English words Don’t (usually) End with “u”

By Maeve Maddox

A reader asks,

Is it proper to use “thru” as a replacement for “through” in professional writing?

My knee-jerk reaction is, “Good Heavens! Never!”

The spelling “thru” has an entry in the tolerant Merriam-Webster that jumps to through.The OED has no entry for “thru,” although the spelling is listed along with many other historical variations in the through entry.

As a modern alternate spelling of through, “thru” has resisted the efforts of various reform organizations, newspapers, and people in high places to get it accepted by the general reading and writing public.

When the American Philological Association issued a list of words needing reform in 1876, through was on it.
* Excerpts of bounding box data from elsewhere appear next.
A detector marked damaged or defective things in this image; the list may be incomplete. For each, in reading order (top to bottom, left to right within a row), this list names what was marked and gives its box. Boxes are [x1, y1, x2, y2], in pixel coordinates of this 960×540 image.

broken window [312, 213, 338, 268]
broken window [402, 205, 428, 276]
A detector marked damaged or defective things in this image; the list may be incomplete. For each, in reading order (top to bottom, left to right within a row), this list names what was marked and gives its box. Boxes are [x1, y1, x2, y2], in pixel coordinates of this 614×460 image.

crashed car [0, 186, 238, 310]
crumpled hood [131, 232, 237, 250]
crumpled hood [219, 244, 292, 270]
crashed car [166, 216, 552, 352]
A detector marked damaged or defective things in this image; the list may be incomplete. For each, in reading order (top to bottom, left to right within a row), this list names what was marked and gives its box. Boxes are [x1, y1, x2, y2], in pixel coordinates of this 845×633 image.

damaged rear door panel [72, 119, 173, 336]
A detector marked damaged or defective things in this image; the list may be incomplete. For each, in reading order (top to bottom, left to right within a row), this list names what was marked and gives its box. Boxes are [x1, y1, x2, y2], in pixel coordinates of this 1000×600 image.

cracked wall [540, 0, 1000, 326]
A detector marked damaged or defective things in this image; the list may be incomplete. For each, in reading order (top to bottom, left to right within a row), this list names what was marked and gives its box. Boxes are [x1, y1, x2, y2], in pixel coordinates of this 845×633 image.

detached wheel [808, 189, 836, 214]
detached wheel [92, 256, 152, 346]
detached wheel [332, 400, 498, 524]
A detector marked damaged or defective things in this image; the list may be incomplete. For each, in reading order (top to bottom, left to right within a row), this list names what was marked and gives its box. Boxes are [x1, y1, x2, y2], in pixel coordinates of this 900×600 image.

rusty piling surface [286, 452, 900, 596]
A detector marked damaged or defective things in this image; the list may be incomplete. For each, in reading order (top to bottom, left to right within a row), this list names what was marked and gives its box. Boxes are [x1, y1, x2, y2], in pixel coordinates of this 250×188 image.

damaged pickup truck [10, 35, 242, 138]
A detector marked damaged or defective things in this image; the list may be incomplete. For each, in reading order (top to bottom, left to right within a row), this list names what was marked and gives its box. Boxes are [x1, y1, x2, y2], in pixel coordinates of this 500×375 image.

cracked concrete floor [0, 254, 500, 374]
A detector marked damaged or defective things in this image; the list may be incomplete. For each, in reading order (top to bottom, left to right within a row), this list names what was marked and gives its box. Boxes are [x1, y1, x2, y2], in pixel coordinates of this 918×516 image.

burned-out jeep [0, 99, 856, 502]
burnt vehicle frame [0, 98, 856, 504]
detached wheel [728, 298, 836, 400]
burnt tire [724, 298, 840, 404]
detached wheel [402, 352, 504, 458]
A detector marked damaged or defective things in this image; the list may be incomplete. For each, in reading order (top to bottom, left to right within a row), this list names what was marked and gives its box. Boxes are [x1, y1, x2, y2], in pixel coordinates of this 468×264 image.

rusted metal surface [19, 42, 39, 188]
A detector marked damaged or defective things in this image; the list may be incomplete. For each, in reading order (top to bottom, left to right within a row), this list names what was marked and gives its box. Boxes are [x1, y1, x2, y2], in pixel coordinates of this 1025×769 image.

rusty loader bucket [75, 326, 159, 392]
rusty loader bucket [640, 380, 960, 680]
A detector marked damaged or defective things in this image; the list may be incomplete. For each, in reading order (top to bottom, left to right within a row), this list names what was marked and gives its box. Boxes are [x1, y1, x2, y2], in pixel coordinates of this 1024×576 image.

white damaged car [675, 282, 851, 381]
Through was on the lists issued by the National Education Association in 1898, and the Simplified Spelling Board in 1906.

Noah Webster, Teddy Roosevelt, and Mark Twain all used their bully pulpits to promote the spelling “thru.” The Chicago Tribune started using “thru” in 1934, but finally gave up in 1975 and went back to through.

That’s not to say that “thru” won’t creep into acceptance in another 50-100 years Certainly texters spell it that way to save time, as many sign painters do to save space. In other contexts, however, for awhile yet, the spelling “thru” screams non-standard.

Why does this particular spelling reform resist acceptance when we’ve happily accepted such changes as theater for theatre, catalog for catalogue, and color for colour?

I think there are two reasons.

One, the word through is introduced to readers at such an early level of literacy that the mind and eye become habituated to it. Because it is among the 200 most commonly used words in English, the beginning reader gets plenty of practice in recognizing it.

Two, “thru” doesn’t look like an English word.

This is one of Romalda Spalding’s rules for “silent final e” in The Writing Road to Reading:

English words don’t end in “u”.

The example she gives is blue. The e is not needed to change the sound of the preceding vowel. Theoretically, we could write “blu,” but the word looks unfinished, like “thru.”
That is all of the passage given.